- DOCUMENT SECTION:
***
They grew $E. \text{ } coli$ in a medium containing $^{15}N$ (a heavy isotope of nitrogen) for many generations, then transferred them to a medium with $^{14}N$ (a lighter isotope).
By analyzing the density of the $DNA$ using cesium chloride density gradient centrifugation, they observed that the $DNA$ molecules were hybrids of both isotopes, confirming the semiconservative model of replication.
This mechanism was subsequently shown to occur in higher organisms, including plants and human cells.

(C) The correct answer is $C$.
According to the semi-conservative model of $DNA$ replication demonstrated by Meselson and Stahl,the parental $DNA$ strands (labeled with $^{15}N$) separate,and each acts as a template for the synthesis of a new strand using $^{14}N$ from the medium.
In the first generation,each $DNA$ molecule consists of one heavy strand $(^{15}N)$ and one light strand $(^{14}N)$.
Since the two strands have different densities (one heavy and one light),the resulting $DNA$ molecule is a hybrid.
Because the hybrid $DNA$ contains one $^{14}N$ strand,it does not resemble the original parent $DNA$ (which was entirely $^{15}N$).

(B) The correct answer is $(B)$.
$DNA$ polymerase enzymes can only catalyze the addition of nucleotides in the $5^{\prime} \rightarrow 3^{\prime}$ direction.
Even during the synthesis of the lagging strand,where $DNA$ is synthesized in short fragments known as Okazaki fragments,each individual fragment is synthesized in the $5^{\prime} \rightarrow 3^{\prime}$ direction.

(D) The correct answer is $D$.
***
- LISTED RECORDS:

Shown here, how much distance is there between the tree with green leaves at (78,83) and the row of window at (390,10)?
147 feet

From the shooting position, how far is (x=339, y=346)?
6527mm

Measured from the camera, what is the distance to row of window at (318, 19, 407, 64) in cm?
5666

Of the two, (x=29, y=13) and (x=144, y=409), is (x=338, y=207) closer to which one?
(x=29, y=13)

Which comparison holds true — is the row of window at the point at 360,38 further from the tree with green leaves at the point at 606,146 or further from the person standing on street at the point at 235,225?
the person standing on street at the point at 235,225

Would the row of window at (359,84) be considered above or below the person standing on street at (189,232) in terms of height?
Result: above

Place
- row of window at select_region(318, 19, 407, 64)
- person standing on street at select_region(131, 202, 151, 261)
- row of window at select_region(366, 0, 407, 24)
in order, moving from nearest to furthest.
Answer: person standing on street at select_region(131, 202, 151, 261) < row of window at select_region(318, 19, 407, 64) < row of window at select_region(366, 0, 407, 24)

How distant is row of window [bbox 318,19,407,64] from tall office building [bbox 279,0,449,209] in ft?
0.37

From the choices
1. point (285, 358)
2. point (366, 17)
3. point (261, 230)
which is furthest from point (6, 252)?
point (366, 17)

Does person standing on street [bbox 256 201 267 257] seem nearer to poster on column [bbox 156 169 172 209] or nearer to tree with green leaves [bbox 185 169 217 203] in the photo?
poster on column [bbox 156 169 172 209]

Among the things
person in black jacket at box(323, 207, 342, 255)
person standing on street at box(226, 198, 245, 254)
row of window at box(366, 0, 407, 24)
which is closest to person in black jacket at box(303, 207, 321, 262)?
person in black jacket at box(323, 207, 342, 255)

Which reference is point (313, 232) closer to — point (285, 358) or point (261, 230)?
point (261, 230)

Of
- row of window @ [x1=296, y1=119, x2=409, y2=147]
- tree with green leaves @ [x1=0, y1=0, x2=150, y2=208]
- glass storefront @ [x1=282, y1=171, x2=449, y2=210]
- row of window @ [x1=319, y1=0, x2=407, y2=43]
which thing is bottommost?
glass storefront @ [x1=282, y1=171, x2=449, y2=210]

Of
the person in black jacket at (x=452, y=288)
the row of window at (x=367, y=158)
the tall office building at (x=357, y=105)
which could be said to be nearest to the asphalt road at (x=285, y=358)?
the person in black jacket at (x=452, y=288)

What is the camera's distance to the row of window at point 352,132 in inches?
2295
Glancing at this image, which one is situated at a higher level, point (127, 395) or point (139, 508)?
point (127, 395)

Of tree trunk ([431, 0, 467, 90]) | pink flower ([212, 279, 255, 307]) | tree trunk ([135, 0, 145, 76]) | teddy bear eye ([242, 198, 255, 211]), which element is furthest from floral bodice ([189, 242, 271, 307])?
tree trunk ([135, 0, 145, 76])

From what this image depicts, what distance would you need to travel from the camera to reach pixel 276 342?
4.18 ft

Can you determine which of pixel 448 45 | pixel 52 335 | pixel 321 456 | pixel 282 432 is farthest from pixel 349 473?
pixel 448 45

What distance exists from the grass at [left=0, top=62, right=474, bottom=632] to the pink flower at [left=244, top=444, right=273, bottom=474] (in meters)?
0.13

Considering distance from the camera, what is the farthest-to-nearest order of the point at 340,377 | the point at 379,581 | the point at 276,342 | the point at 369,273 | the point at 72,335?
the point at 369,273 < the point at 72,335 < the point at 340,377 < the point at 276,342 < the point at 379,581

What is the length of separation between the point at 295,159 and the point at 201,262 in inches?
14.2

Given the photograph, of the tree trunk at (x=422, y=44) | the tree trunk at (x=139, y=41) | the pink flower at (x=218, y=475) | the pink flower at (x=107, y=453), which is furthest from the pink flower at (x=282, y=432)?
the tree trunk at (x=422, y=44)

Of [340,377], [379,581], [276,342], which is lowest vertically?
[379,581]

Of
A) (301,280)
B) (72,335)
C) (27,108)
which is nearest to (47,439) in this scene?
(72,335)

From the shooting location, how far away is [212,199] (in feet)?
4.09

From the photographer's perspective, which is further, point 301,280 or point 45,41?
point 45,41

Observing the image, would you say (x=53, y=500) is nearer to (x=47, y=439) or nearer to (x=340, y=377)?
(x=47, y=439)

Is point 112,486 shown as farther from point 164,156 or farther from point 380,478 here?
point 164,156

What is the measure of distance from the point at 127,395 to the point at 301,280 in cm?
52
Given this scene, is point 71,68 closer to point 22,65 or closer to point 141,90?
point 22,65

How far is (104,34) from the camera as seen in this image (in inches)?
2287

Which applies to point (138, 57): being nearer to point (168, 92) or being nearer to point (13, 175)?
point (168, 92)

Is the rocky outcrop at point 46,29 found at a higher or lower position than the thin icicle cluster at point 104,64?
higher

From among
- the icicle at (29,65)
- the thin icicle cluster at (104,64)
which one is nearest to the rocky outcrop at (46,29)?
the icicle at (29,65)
***
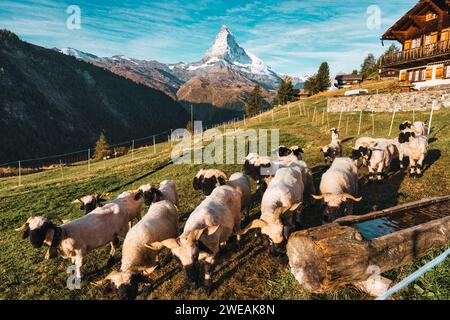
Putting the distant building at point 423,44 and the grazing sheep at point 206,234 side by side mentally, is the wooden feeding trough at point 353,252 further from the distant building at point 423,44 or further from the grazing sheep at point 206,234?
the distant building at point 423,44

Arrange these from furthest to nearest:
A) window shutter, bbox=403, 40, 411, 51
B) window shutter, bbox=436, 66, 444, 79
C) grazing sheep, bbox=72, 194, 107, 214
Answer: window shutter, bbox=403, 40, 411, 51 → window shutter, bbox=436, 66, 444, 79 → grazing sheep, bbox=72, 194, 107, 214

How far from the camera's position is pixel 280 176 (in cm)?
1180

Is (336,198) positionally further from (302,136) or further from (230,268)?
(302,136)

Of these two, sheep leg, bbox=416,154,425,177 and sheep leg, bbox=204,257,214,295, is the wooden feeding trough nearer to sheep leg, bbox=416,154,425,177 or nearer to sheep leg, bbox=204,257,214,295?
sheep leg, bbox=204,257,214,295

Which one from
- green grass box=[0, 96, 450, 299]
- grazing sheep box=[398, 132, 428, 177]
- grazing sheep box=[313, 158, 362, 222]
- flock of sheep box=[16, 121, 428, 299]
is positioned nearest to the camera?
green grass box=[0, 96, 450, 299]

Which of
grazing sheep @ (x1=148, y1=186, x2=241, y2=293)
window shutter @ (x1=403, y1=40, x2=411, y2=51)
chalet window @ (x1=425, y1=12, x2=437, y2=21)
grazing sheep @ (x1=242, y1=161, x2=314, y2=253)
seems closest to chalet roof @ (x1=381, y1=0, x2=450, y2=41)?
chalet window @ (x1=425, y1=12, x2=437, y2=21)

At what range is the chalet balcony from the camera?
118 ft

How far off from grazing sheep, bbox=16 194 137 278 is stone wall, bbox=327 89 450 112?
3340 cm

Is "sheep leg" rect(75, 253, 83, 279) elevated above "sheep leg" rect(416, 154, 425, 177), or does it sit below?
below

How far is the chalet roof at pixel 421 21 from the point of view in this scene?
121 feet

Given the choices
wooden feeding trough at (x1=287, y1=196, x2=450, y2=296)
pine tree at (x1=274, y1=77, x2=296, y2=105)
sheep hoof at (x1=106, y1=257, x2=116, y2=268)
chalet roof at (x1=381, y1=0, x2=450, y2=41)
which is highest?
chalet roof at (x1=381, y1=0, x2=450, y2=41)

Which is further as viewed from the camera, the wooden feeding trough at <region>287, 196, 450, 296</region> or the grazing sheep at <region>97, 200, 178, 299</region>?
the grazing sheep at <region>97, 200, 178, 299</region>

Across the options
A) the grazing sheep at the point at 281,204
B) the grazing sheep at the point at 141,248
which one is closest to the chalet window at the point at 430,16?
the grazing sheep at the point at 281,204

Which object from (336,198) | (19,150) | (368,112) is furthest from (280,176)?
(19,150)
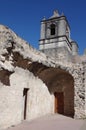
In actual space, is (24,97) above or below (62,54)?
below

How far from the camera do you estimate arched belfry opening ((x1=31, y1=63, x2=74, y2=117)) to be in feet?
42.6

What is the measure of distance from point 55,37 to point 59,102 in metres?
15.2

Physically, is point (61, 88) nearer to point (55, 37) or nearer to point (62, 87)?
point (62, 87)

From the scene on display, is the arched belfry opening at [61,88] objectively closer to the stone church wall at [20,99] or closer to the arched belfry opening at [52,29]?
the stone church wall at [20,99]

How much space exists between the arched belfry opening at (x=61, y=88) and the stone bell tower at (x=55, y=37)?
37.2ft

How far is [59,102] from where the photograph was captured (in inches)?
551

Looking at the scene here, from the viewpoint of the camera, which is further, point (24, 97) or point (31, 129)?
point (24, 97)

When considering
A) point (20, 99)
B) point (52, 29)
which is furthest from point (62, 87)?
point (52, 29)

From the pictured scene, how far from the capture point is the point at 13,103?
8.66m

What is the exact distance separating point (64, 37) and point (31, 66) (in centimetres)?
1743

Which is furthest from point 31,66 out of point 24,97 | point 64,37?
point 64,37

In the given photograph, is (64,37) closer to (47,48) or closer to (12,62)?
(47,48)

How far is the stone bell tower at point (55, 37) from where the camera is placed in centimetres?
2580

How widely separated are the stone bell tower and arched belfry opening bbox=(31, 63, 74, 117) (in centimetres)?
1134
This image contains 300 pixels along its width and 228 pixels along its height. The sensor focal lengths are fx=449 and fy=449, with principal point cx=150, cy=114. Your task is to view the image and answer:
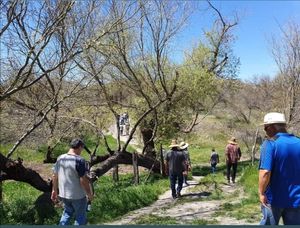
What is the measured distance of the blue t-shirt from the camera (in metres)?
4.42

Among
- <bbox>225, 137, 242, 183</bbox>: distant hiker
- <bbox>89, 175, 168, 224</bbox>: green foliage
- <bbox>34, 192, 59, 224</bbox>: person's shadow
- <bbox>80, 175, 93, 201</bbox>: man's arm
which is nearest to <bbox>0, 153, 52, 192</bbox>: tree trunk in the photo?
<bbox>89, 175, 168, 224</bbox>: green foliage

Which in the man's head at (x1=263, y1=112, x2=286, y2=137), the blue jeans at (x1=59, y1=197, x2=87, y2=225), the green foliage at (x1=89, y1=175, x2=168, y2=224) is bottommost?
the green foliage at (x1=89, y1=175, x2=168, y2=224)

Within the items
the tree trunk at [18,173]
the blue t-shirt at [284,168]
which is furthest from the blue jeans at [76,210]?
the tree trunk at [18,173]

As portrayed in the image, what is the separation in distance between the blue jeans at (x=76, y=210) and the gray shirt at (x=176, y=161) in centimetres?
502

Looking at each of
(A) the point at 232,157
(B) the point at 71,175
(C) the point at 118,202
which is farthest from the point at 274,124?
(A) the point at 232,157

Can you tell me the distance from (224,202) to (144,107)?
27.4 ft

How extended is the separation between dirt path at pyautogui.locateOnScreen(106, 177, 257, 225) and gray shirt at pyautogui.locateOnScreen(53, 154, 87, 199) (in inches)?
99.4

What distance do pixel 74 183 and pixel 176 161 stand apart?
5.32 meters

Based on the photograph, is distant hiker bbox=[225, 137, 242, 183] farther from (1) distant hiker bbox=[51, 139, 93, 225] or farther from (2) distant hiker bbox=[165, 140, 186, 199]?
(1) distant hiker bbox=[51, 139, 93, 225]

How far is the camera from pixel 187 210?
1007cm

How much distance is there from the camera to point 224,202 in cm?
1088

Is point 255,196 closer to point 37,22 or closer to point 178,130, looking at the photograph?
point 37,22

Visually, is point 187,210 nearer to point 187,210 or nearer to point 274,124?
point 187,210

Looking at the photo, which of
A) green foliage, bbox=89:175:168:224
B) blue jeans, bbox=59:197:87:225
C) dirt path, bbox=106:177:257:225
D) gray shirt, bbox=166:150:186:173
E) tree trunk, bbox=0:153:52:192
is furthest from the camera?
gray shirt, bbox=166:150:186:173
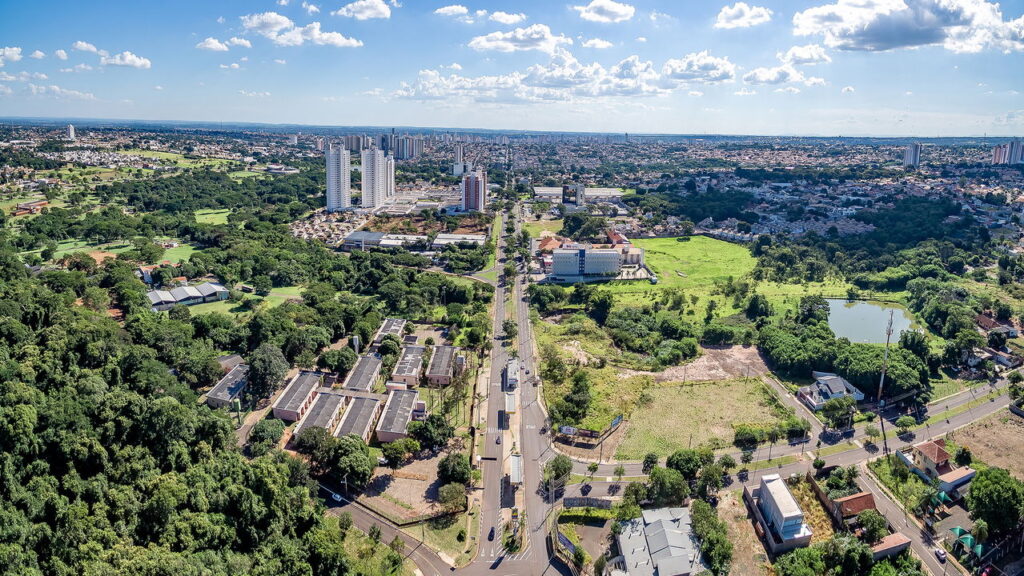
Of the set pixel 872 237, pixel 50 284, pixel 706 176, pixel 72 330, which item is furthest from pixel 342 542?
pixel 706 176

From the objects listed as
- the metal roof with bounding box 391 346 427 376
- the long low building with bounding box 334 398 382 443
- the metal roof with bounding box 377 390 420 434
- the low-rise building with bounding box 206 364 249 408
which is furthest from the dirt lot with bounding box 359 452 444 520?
***
- TASK TO CARRY OUT: Continue the answer explanations on DNA replication from the point where they stop. The listing plays no part in this exercise.

- OUTPUT FOR THIS TASK:
According to the Meselson and Stahl experiment,$E. coli$ cells grown in a medium containing $^{15}N$ (heavy isotope) incorporate it into their $DNA$.
When these cells are transferred to a medium containing $^{14}N$ (light isotope),the $DNA$ replication follows a semi-conservative model.
After the $1^{st}$ generation ($20$ minutes),all $DNA$ molecules are hybrid $(^{15}N^{14}N)$.
After the $2^{nd}$ generation ($40$ minutes),the hybrid $DNA$ molecules replicate to produce one hybrid $DNA$ molecule and one light $DNA$ molecule $(^{14}N^{14}N)$.
Therefore,the resulting population contains both hybrid and light $DNA$ in equal proportions.

(A) $DNA$ gyrase is a type of $DNA$ topoisomerase that relieves the torsional strain caused by the unwinding of $DNA$ during replication.
It introduces negative supercoils to counteract the positive supercoils that form ahead of the replication fork.

(D) The correct answer is $D$.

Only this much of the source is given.